Weinrich spricht sich auch für das Auswendiglernen von Gedichten (132) bzw. den Textvortrag aus, den er funktional eingebunden in eine natürliche Gesprächssituation wissen will wie etwa beim Theaterspielen (133). "Die Kunst [...], über einen Gegenstand frei vorzutragen, [...] sollte eine wichtige Übungstechnik im Sprachunterricht sein" (133). Auf Merkzettel soll dabei verzichtet werden, denn:
"Ein schlechtes Gedächtnis hat nur derjenige, der sein Gedächtnis nicht trainiert hat. Mit ein bisschen Mnemotechnik braucht kein Mensch ein schlechtes Gedächtnis zu haben" (134).
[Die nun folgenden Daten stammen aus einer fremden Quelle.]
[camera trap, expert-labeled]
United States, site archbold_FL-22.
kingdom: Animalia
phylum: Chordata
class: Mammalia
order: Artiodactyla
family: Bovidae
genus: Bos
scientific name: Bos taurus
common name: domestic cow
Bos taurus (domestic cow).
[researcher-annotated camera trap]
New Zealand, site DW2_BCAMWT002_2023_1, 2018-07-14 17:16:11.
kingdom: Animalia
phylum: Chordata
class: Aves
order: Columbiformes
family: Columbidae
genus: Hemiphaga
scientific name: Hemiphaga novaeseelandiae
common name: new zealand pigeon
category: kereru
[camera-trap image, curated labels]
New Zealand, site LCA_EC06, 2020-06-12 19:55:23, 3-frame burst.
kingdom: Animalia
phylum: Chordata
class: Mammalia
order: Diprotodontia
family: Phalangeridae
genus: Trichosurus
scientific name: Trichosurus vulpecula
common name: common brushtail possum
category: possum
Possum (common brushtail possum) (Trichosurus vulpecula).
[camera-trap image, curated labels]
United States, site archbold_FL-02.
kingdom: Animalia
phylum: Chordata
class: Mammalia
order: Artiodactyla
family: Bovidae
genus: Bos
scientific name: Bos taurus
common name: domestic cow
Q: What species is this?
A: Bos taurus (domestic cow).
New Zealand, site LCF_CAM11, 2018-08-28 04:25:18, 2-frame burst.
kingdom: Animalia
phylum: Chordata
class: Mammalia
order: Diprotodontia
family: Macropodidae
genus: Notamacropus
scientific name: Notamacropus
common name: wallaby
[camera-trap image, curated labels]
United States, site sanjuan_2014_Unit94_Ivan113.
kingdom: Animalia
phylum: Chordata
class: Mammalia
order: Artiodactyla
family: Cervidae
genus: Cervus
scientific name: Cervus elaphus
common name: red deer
Notwendig sei daher auch, "Probleme des Gedächtnisses mitsamt seinen Leistungen und (angeblichen) Fehlleistungen" (134) im Sprachunterricht zu thematisieren. Lehrer sollten etwa Anregungen zur Entwicklung der Gedächtniskunst geben und es sollte im Unterricht einen "Gedächtnis-Erfahrungsaustausch" (134) geben: "Jeder soll sagen und den anderen mitteilen, welche guten oder weniger guten Erfahrungen er mit bestimmten Mnemotechniken gemacht hat. Allein die Tatsache, dass über das Gedächtnis gesprochen wird, verstärkt die guten Gedächtnisleistungen" (134).
Literatur:
Weinrich, Harald (2001): "Sprache und Gedächtnis", in: Weinrich, Harald (2001): Sprache, das heißt Sprachen, Tübingen: Narr, 120-135.